The coefficient shows as positive 0.000, meaning that one unit of increase of elevation will result in increase in snow, however the effect is very minimal.

   T-statistics is 32.87 and P-value is 0.000, which is strong evidence of statistical significance. Given that, we reject the null hypothesis and conclude that there is statistical significance to support that elevation has positive impact on snow.
   
Also note that R-square is 0.3305, meaning that this model can explain 33.05% of the entire population.

![snowreg.pdf](r_figures/snowreg.pdf)



### Conclusion 

In general the climate in San Jose/Bay Area is Mediterranean climate with rare snows and mild temperatures. The PCA analysis and Regression analysis were performed to examine the weather data in general in order to find effects and patterns.

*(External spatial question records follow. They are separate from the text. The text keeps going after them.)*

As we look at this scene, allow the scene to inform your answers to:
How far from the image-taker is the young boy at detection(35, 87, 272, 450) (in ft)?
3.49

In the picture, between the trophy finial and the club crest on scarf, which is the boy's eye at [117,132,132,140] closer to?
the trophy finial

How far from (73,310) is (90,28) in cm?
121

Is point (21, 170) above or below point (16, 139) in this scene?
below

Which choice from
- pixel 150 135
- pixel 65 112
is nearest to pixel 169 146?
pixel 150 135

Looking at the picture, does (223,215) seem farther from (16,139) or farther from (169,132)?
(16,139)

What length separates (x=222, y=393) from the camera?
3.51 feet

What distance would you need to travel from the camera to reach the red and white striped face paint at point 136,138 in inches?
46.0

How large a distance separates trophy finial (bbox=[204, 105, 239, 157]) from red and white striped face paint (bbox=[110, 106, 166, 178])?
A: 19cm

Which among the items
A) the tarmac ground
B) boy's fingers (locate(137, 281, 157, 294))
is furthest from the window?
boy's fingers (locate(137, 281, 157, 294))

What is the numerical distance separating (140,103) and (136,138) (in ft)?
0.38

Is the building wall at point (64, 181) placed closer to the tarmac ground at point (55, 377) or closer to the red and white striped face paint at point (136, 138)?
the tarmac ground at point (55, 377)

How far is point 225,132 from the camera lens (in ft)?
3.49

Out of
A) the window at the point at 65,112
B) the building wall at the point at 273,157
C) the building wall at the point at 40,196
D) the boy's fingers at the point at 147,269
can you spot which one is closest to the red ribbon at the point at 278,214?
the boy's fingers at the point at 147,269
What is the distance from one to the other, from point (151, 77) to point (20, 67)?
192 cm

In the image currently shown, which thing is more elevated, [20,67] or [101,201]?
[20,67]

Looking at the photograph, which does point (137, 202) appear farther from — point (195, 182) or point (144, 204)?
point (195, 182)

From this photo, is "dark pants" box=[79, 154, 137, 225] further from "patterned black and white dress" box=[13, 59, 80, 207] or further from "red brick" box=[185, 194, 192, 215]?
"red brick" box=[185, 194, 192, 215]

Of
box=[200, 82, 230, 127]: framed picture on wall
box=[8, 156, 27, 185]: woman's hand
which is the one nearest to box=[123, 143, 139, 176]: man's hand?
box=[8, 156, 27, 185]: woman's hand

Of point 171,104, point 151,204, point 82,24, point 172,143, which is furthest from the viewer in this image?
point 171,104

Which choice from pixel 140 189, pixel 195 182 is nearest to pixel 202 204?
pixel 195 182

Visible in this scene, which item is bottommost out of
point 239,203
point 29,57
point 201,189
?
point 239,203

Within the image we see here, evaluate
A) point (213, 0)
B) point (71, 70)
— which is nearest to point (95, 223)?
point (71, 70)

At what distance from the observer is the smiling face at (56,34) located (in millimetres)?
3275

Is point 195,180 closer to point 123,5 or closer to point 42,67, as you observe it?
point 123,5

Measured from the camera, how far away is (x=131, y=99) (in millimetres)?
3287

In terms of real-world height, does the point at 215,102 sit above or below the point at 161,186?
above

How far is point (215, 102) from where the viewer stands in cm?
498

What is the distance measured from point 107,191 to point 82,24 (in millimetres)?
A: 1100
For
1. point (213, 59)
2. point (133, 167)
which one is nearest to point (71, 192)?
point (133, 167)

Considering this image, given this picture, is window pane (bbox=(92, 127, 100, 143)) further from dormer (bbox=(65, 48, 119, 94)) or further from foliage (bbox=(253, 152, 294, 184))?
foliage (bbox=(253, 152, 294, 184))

There are six variables included in this analysis as target-- three temperature variables (TMIN, TMAX, TOBS) and three weather variables (PRCP, SNOW, SNWD).

PCA analysis is very helpful in analyzing temperature related factors such as TMIN, TMAX and TOBS. Especially for TOBS, we were able to get more than 60% of variance explained by the top 5 eigen-vectors, within which the top eigen-vector alone explained 50% of the variance. However, PCA analysis didn't show much strength in explaining weather related variables such as PRCP, SNOW or SNWD.

On the other hand, we used Linear Regression analysis (OLS method) on all six variables to find out what's the impact of elevation on each of them. We found that elevation has statistically significant (positive or negative) impact on five out of the six variables (TMIN is the only one not significant). However, even though the p-values and t-statistics strongly support statistical significance on the models, all three of the temperature models do not have a good representation of the entire data with low R-squared values. On the other hand, three weather variables all show strong statistical significance that support the effect of elevation on each of them; especially for SNOW, the R-Square was also able to explain at least one third of the entire data.